:: Your goal ::
From the line that includes "Out of the rear" to the last line of the records, inclusive, repeat each line exactly.

:: Data provided ::
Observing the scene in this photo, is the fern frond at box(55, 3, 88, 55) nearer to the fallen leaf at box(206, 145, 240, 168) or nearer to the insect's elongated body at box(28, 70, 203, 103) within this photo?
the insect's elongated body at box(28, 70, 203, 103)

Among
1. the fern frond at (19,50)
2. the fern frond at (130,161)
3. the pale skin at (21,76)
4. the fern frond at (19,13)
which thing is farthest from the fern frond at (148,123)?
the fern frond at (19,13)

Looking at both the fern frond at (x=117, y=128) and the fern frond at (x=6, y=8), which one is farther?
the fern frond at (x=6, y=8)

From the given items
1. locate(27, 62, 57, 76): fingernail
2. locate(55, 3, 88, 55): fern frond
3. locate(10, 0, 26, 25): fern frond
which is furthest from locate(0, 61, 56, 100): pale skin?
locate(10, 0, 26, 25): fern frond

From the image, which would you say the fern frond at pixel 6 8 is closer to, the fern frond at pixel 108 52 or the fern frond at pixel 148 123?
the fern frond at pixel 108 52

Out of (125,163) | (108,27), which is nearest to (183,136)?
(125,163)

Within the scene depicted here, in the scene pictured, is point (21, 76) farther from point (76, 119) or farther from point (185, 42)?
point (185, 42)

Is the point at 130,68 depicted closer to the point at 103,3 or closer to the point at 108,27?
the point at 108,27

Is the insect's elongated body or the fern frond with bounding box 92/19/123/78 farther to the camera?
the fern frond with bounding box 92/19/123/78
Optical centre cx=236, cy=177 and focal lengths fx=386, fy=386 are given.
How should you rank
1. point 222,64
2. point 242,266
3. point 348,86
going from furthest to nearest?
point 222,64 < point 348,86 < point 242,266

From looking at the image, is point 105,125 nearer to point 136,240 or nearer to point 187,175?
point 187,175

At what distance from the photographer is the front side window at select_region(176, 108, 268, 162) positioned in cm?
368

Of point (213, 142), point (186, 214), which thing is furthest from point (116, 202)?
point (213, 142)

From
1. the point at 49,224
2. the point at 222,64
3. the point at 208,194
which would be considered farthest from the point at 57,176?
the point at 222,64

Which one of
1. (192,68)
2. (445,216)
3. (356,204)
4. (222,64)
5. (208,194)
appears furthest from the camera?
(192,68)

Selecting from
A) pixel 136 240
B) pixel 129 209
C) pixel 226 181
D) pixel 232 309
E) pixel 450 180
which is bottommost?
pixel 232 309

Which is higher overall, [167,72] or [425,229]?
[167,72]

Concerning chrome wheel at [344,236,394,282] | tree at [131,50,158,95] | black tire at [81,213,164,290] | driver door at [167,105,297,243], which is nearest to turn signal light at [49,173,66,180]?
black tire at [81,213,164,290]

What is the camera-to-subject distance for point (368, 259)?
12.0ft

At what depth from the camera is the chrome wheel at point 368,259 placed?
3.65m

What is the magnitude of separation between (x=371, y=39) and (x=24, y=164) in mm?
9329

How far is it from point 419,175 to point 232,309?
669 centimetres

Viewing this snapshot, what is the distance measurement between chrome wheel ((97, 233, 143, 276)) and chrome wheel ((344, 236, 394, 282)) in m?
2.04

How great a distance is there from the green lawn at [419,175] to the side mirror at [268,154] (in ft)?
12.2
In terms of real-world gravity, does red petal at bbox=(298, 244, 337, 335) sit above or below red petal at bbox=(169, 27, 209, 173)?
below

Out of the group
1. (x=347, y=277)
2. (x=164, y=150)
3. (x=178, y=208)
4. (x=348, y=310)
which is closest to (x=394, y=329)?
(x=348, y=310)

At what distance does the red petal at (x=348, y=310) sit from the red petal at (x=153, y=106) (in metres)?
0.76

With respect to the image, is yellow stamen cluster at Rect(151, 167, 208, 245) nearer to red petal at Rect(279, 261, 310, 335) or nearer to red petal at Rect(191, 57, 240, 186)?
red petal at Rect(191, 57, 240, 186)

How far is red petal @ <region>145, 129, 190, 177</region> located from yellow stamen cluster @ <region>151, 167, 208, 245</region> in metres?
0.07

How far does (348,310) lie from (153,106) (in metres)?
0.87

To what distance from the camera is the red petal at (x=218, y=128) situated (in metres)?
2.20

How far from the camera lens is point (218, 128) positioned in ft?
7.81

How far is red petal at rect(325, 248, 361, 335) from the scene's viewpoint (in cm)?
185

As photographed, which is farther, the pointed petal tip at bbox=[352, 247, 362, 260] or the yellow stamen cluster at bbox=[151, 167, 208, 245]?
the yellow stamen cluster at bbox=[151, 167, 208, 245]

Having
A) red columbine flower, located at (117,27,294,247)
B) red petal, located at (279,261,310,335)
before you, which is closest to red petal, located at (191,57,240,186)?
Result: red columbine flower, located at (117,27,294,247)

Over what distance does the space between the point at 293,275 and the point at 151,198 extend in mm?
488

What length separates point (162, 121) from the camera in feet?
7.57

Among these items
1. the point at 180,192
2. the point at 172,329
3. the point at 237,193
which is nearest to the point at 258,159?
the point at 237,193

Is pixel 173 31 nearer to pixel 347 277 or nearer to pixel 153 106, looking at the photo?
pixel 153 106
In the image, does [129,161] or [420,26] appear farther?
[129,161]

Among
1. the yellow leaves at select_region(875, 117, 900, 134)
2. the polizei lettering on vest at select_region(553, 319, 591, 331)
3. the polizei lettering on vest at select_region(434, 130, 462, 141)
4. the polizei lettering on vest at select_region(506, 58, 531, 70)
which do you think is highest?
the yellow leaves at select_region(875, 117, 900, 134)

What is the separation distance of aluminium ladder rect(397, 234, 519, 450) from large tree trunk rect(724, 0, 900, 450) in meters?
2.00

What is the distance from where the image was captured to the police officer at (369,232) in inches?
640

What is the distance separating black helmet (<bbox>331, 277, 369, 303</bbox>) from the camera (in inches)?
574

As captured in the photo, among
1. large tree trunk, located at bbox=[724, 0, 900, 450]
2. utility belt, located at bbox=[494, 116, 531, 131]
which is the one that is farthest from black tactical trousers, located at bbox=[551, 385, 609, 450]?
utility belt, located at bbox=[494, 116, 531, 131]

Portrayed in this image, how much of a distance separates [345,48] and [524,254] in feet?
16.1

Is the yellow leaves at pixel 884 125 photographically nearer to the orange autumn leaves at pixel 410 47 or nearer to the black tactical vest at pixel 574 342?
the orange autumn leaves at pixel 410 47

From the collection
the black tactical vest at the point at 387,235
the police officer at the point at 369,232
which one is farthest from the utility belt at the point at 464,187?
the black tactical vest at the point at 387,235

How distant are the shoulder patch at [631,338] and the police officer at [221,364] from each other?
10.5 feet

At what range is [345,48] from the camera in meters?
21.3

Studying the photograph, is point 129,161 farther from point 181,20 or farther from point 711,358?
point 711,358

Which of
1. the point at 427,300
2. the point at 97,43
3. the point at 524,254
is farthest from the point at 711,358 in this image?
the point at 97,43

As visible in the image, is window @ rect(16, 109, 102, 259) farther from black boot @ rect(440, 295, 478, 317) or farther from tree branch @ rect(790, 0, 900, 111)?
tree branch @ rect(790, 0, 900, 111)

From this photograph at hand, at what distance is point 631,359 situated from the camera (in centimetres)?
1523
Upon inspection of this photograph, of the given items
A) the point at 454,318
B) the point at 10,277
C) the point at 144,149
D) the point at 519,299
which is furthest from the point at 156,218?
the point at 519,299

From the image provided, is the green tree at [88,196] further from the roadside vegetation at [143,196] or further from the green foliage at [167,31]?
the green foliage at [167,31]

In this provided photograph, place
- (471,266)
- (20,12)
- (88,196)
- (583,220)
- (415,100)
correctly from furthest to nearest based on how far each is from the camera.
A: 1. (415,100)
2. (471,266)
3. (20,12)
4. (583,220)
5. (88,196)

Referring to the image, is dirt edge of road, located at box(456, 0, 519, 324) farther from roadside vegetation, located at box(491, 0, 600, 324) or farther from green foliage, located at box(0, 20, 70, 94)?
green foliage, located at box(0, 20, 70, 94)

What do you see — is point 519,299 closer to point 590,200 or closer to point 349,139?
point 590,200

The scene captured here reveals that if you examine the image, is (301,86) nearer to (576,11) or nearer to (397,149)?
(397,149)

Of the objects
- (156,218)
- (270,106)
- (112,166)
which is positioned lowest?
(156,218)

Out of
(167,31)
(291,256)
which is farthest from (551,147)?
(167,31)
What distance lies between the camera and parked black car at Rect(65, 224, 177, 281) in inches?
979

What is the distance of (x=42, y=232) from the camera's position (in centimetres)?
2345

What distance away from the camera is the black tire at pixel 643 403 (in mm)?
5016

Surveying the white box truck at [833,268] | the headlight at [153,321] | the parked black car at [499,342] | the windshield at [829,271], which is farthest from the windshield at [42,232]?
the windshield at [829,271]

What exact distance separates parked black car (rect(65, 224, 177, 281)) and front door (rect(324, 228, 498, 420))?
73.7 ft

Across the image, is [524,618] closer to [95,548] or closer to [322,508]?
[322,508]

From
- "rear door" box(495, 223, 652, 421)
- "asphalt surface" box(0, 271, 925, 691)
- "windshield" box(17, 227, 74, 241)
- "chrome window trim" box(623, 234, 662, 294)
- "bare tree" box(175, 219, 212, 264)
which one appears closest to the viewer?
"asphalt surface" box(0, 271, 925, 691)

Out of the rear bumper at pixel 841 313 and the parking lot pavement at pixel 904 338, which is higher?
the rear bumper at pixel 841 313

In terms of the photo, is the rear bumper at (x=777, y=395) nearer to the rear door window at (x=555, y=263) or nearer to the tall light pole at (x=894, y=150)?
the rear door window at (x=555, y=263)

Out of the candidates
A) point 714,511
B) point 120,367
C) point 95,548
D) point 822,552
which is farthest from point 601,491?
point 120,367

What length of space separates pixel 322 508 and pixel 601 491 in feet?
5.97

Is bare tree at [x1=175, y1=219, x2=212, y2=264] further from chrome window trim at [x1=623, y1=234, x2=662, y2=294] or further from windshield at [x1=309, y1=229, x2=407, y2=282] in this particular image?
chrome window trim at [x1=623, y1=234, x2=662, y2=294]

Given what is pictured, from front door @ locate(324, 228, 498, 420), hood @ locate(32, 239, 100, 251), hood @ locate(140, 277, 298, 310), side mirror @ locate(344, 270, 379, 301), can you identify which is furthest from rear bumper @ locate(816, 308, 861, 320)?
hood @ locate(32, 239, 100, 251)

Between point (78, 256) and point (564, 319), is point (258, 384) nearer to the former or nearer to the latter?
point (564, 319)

:: Answer for this exercise ::
Out of the rear bumper at pixel 841 313 and the parking lot pavement at pixel 904 338, which is higher?
the rear bumper at pixel 841 313

In terms of the photo, is the rear bumper at (x=777, y=395) nearer to the rear door window at (x=555, y=263) or nearer to the tall light pole at (x=894, y=150)?
the rear door window at (x=555, y=263)

Out of the candidates
A) point 714,511
B) point 120,367
C) point 95,548
D) point 822,552
which is farthest from point 601,491?
point 120,367

What length of space separates pixel 322 508 and pixel 601 491 in feet?
5.97

Is bare tree at [x1=175, y1=219, x2=212, y2=264] further from chrome window trim at [x1=623, y1=234, x2=662, y2=294] or further from windshield at [x1=309, y1=229, x2=407, y2=282] in this particular image?
chrome window trim at [x1=623, y1=234, x2=662, y2=294]

Given what is pictured, from front door @ locate(324, 228, 498, 420), hood @ locate(32, 239, 100, 251), hood @ locate(140, 277, 298, 310), side mirror @ locate(344, 270, 379, 301), can you identify which is furthest from rear bumper @ locate(816, 308, 861, 320)?
hood @ locate(32, 239, 100, 251)

Between point (78, 256) and point (564, 319), is point (258, 384) nearer to the former or nearer to the latter?
point (564, 319)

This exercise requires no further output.